◆ Your objective ◆
Repeat each of the following lines word for word, changing nothing.
====== Data lines
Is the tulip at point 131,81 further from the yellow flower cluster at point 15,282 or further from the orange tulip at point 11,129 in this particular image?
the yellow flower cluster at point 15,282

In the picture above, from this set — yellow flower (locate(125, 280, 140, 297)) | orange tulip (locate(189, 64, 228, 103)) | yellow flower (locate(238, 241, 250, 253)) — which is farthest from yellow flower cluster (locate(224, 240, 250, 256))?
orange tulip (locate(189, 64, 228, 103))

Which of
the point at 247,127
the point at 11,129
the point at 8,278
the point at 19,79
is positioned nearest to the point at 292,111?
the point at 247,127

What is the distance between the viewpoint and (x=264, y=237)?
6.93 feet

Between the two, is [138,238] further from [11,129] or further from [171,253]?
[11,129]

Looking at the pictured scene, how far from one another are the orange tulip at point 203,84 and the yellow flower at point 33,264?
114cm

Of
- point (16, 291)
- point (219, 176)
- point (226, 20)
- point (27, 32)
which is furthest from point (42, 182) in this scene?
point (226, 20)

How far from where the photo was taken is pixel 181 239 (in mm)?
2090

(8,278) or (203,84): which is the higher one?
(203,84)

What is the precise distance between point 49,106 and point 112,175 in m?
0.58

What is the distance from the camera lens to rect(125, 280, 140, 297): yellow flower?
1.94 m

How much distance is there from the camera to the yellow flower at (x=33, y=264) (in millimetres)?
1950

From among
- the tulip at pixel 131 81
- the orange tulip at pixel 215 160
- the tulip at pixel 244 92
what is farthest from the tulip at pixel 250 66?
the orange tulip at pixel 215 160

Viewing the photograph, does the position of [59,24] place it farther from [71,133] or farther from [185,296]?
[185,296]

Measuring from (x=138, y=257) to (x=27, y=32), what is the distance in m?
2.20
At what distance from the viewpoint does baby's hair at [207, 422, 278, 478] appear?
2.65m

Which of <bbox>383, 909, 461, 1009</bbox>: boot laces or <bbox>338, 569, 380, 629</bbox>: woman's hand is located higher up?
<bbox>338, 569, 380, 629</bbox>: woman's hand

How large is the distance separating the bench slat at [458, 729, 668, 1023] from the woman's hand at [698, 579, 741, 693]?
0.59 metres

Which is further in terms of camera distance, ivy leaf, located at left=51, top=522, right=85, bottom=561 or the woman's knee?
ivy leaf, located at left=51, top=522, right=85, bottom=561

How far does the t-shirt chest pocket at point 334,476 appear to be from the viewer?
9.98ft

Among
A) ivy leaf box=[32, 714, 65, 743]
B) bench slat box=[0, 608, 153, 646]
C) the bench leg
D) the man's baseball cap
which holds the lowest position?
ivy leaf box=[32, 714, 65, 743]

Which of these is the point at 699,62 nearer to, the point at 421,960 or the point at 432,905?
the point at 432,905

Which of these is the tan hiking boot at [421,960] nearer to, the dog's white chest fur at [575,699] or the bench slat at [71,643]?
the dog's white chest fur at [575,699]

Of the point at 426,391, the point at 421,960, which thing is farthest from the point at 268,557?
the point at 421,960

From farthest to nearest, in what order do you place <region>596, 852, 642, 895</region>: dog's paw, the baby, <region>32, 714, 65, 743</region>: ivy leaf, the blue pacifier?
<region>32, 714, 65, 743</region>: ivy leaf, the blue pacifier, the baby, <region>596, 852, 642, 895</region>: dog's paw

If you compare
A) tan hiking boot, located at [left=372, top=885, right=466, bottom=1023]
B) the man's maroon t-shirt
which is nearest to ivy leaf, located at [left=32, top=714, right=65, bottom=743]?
============
◆ Correct response ◆
Is the tulip at point 131,81 further from the yellow flower cluster at point 15,282 or further from the orange tulip at point 11,129 in this particular image?
the yellow flower cluster at point 15,282

In the picture above, from this set — yellow flower (locate(125, 280, 140, 297)) | orange tulip (locate(189, 64, 228, 103)) | yellow flower (locate(238, 241, 250, 253)) — which is farthest from yellow flower cluster (locate(224, 240, 250, 256))?
orange tulip (locate(189, 64, 228, 103))

Which of
the point at 247,127
the point at 11,129
the point at 8,278
the point at 19,79
is positioned nearest to the point at 292,111?
the point at 247,127

What is the distance between the viewpoint and (x=264, y=237)?
6.93 feet

Between the two, is [138,238] further from [11,129] or further from [171,253]?
[11,129]

Looking at the pictured scene, how far from one another are the orange tulip at point 203,84 and the yellow flower at point 33,264?
114cm

Of
- point (16, 291)
- point (219, 176)
- point (226, 20)
- point (27, 32)
which is furthest from point (42, 182) in this scene?
point (226, 20)

How far from where the photo was taken is pixel 181 239 (in mm)?
2090

(8,278) or (203,84): which is the higher one?
(203,84)

What is the precise distance between point 49,106 and point 112,175 in m?
0.58

What is the distance from the camera lens to rect(125, 280, 140, 297): yellow flower?
1.94 m

How much distance is there from the camera to the yellow flower at (x=33, y=264) (in millimetres)?
1950

From among
- the tulip at pixel 131 81
- the orange tulip at pixel 215 160
- the tulip at pixel 244 92
what is farthest from the tulip at pixel 250 66?
the orange tulip at pixel 215 160

Viewing the photograph, does the position of [59,24] place it farther from [71,133] or farther from [185,296]?
[185,296]

Measuring from (x=138, y=257) to (x=27, y=32), what is the distance in m?
2.20
At what distance from the viewpoint does baby's hair at [207, 422, 278, 478] appear?
2.65m

Which of <bbox>383, 909, 461, 1009</bbox>: boot laces or <bbox>338, 569, 380, 629</bbox>: woman's hand is located higher up?
<bbox>338, 569, 380, 629</bbox>: woman's hand

How large is the distance separating the bench slat at [458, 729, 668, 1023] from the woman's hand at [698, 579, 741, 693]?
0.59 metres

Which is further in terms of camera distance, ivy leaf, located at left=51, top=522, right=85, bottom=561 or the woman's knee?
ivy leaf, located at left=51, top=522, right=85, bottom=561

How far does the t-shirt chest pocket at point 334,476 appear to be from the viewer?
9.98ft

Among
A) ivy leaf box=[32, 714, 65, 743]
B) bench slat box=[0, 608, 153, 646]
C) the bench leg
D) the man's baseball cap
which holds the lowest position?
ivy leaf box=[32, 714, 65, 743]

Which of these is the point at 699,62 nearer to, the point at 421,960 or the point at 432,905?
the point at 432,905

Which of these is the tan hiking boot at [421,960] nearer to, the dog's white chest fur at [575,699] or the bench slat at [71,643]?
the dog's white chest fur at [575,699]

Of the point at 426,391, the point at 421,960, which thing is farthest from the point at 268,557?
the point at 421,960

From farthest to nearest, in what order do you place <region>596, 852, 642, 895</region>: dog's paw, the baby, <region>32, 714, 65, 743</region>: ivy leaf, the blue pacifier?
<region>32, 714, 65, 743</region>: ivy leaf, the blue pacifier, the baby, <region>596, 852, 642, 895</region>: dog's paw

If you compare
A) tan hiking boot, located at [left=372, top=885, right=466, bottom=1023]
B) the man's maroon t-shirt
which is nearest to ivy leaf, located at [left=32, top=714, right=65, bottom=743]?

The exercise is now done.